* Text shown *
----------

Answer:
[tex](x-3)(-5x-2)[/tex]
or [tex]-(x-3)(5x+2)[/tex]
Step-by-step explanation:
quadratic equation format: [tex]a^2+b^2+c[/tex]
Therefore, for [tex]-5x^2+13x+6[/tex], a = -5, b = 13 and c = 6
Multiply the coefficient of [tex]x^2[/tex] ([tex]a[/tex]) by the constant term ([tex]c[/tex])
[tex]\implies -5 \times 6 = -30[/tex]
Find two numbers which have a product of -30 and a sum of [tex]b[/tex] (13)
Factors of 30: 1 and 30, 2 and 15, 3 and 10, 5 and 6
So -2 and 15 have a product of -30 and sum of 13.

----------

Dataset entries
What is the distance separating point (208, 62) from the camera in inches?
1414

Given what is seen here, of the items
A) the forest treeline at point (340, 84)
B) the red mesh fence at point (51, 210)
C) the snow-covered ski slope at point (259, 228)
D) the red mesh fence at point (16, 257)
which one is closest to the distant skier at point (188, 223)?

----------

* Set of tasks *
A) Write out the factoring solution word for word, from "[tex]\implies -5 \times" up to and including "and sum of 13.".
B) Carry the factoring solution forward from its last sentence.
The dataset entries are not needed for anything here.

* Task results *
A)
[tex]\implies -5 \times 6 = -30[/tex]
Find two numbers which have a product of -30 and a sum of [tex]b[/tex] (13)
Factors of 30: 1 and 30, 2 and 15, 3 and 10, 5 and 6
So -2 and 15 have a product of -30 and sum of 13.

B)
Rewrite [tex]13x[/tex] as [tex]15x-2x[/tex] and substitute into the equation:
[tex]\implies -5x^2+15x-2x+6[/tex]
Factorize the first two terms and the last two terms separately:
[tex]\implies-5x(x-3)-2(x-3)[/tex]
The bracket created should always be the same.
The two brackets have now been found. The first bracket is the common factor of (x - 3). The second bracket is the factorized terms outside of each bracket (-5x - 2).
[tex]\implies (x-3)(-5x-2)[/tex]
Additionally, we can write (-5x - 2) as -(5x + 2)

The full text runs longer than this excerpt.